# DARE: Alignment and Reinforcement Learning Execution Framework for Diffusion Large Language Models

> DARE is a supervised fine-tuning and reinforcement learning training framework specifically designed for diffusion large language models (dLLMs). It supports multiple RL algorithms and comprehensive evaluation, facilitating the development of the dLLM research community.

- 板块: [Openclaw Geo](https://www.zingnex.cn/en/forum/board/openclaw-geo)
- 发布时间: 2026-06-11T17:32:57.000Z
- 最近活动: 2026-06-11T17:48:44.267Z
- 热度: 154.7
- 关键词: 扩散语言模型, 强化学习, 大语言模型, DARE, LLaDA, SDAR, 监督微调, 模型对齐, 开源框架, 机器学习
- 页面链接: https://www.zingnex.cn/en/forum/thread/dare-66a5861a
- Canonical: https://www.zingnex.cn/forum/thread/dare-66a5861a
- Markdown 来源: floors_fallback

---

## Core Introduction to the DARE Framework: An Alignment and Reinforcement Learning Execution Tool for Diffusion Large Language Models

DARE (Diffusion Large Language Models Alignment and Reinforcement Executor) is a framework developed and open-sourced on GitHub by the yjyddq team. Specifically designed for diffusion large language models (dLLMs), it provides capabilities for supervised fine-tuning (SFT), parameter-efficient fine-tuning (PEFT), and reinforcement learning (RL) training, along with comprehensive evaluation support. This framework aims to fill the gap where existing RL frameworks cannot directly adapt to dLLMs, facilitating the development of the dLLM research community. The project was released in June 2026, original link: https://github.com/yjyddq/DARE.

## Project Background and Motivation: Filling the Gap in RL Frameworks for Diffusion Language Models

In recent years, diffusion language models (dLLMs) have emerged as a new architectural paradigm, generating text through iterative denoising. However, most existing RL frameworks are designed for autoregressive models and cannot be directly applied to dLLMs.
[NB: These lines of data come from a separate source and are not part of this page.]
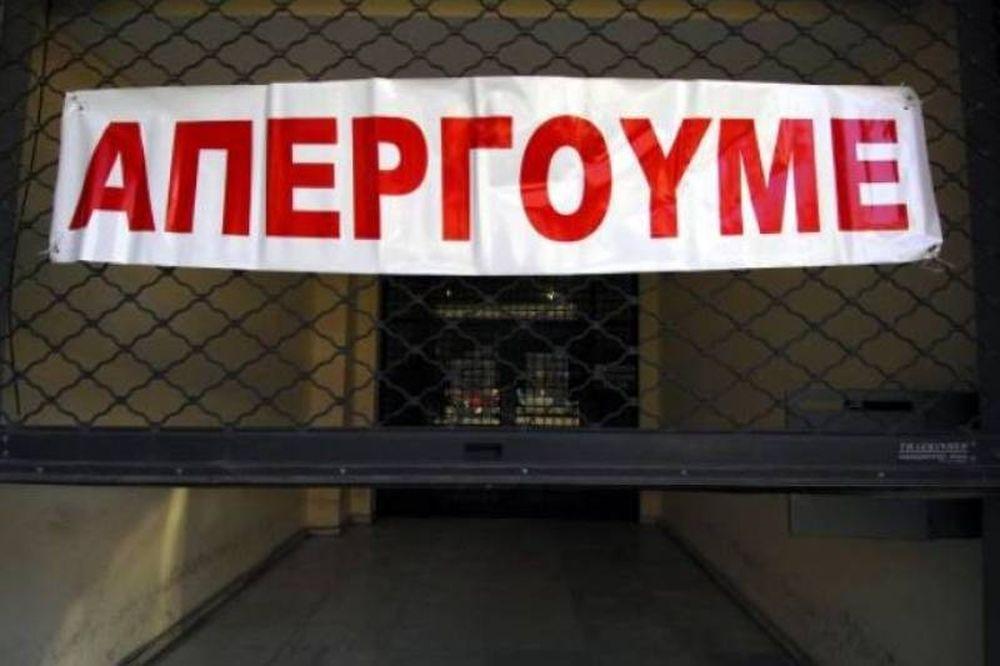 Το πρόγραμμα της Πανελλαδικής απεργίας από ΓΣΣΕ και ΑΔΕΔΥ
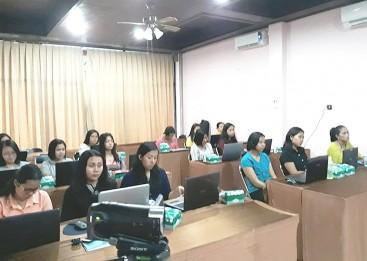 Pendidikan Kecakapan Hidup Perempuan, Pelatihan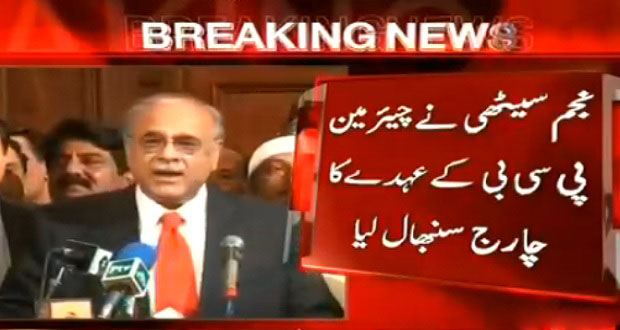 Najam Sethi appointed as Chairman PCB, Notification issued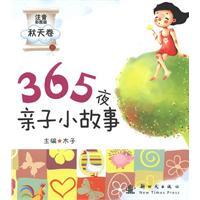 365夜亲子小故事(注音) 秋天卷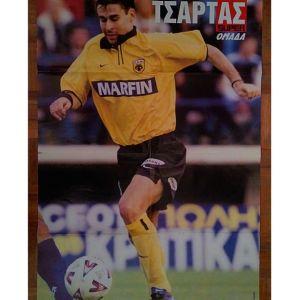 Μεγάλη Συλλεκτική Αφίσα ΤΣΙΑΡΤΑΣ ΑΕΚ Ποδόσφαιρο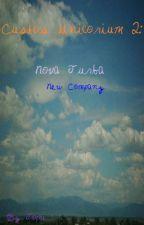 Custos Unicorium 2: Nova Turba~ New Company by Springtime_Unicorn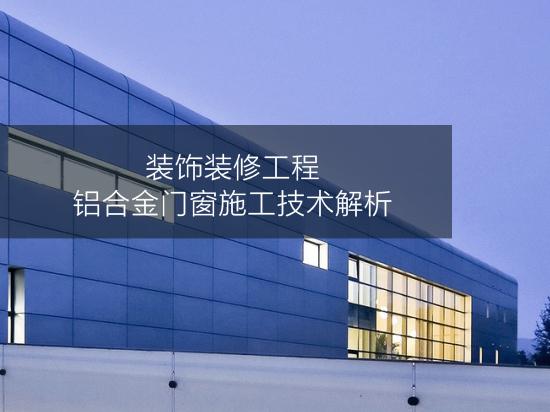 装饰装修工程铝合金门窗施工技术解析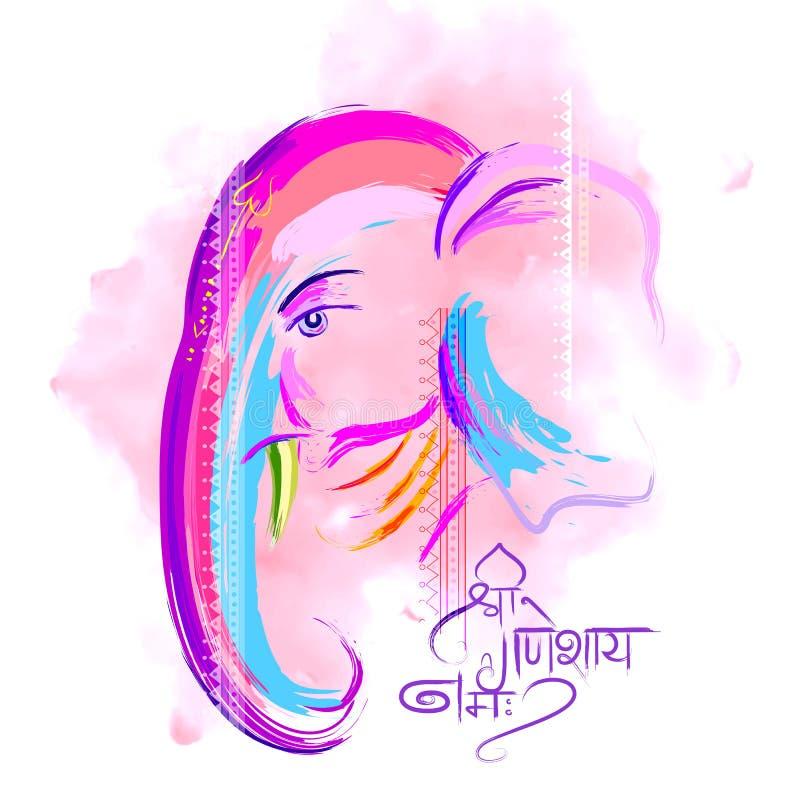 Lord Ganpati-Hintergrund für Ganesh Chaturthi mit Mitteilung Shri Ganeshaye Namah Prayer zu Lord Ganesha lizenzfreie abbildung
To address this issue, the DARE framework was developed to specifically adapt to the training and evaluation needs of dLLMs.

## Core Architecture of DARE and Supported Model Types

DARE consists of two core components:
1. **Training Framework**: Built on verl, supporting SFT, PEFT (e.g., LoRA), and multiple RL algorithms;
2. **Evaluation Framework**: Built on OpenCompass, providing fast inference acceleration, comprehensive benchmarking, and SGLang integration.
Supported model types cover two main lines:
- Masked diffusion models: LLaDA series (e.g., LLaDA-8B-Instruct), Dream models;
- Block diffusion models: SDAR series (e.g., SDAR-30B-A3B-Chat), LLaDA2.X series.

## Rich RL Algorithm Support: Covering Basic to Advanced Technical Routes

DARE implements a rich 'zoo' of RL algorithms, covering applicable scenarios for different models:
| Algorithm Name | Applicable Models |
|---------|---------|
| d1 | General |
| Coupled-GRPO | LLaDA/Dream |
| VRPO | LLaDA/Dream |
| MDPO | LLaDA/Dream |
| CJ-GRPO | LLaDA/Dream |
| BGPO | LLaDA2.X |
| SPG | SDAR Series |
| EBPO | SDAR/LLaDA2.X |
| d-TreeRPO | LLaDA/Dream |
Researchers can choose the appropriate algorithm based on their tasks.

## Technical Highlights and Usage Guide

**Technical Highlights**:
- Sequence parallelism: Split long sequences across multiple devices to extend context length;
- SGLang integration: Deeply optimized rollout and evaluation acceleration, with team-contributed PRs fixing sampling parameters;
- Multi-node training: Provides example configurations to support large-scale distributed training.
**Usage Guide**:
- Training environment: Create a DARE virtual environment, install requirements and flash-attn;
- Evaluation environment: Create an opencompass environment, install DARE/opencompass;
- SGLang: Install using the compatible PR branch;
- Training examples: Scripts for SFT (including PEFT), RL, and multi-node training are available.

## Evaluation System and Community Collaboration

**Evaluation System**: Supports HumanEval (code generation), mathematical reasoning (requires additional dependencies), and OpenCompass comprehensive benchmarks. Future plans include expanding to multi-modal evaluation.
**Community Collaboration**: The project is a work in progress; feedback and collaboration are welcome. Built on verl and OpenCompass, the open-source license ensures scalability.

## Practical Significance and Future Outlook of DARE

**Practical Significance**: Lowers the threshold for dLLM research (unified interface), promotes fair algorithm comparison, accelerates model iteration, and drives community collaboration.
**Future Outlook**: Plans to support more models and algorithms, and is expected to become a standard training framework in the dLLM field, supporting the development of this emerging direction.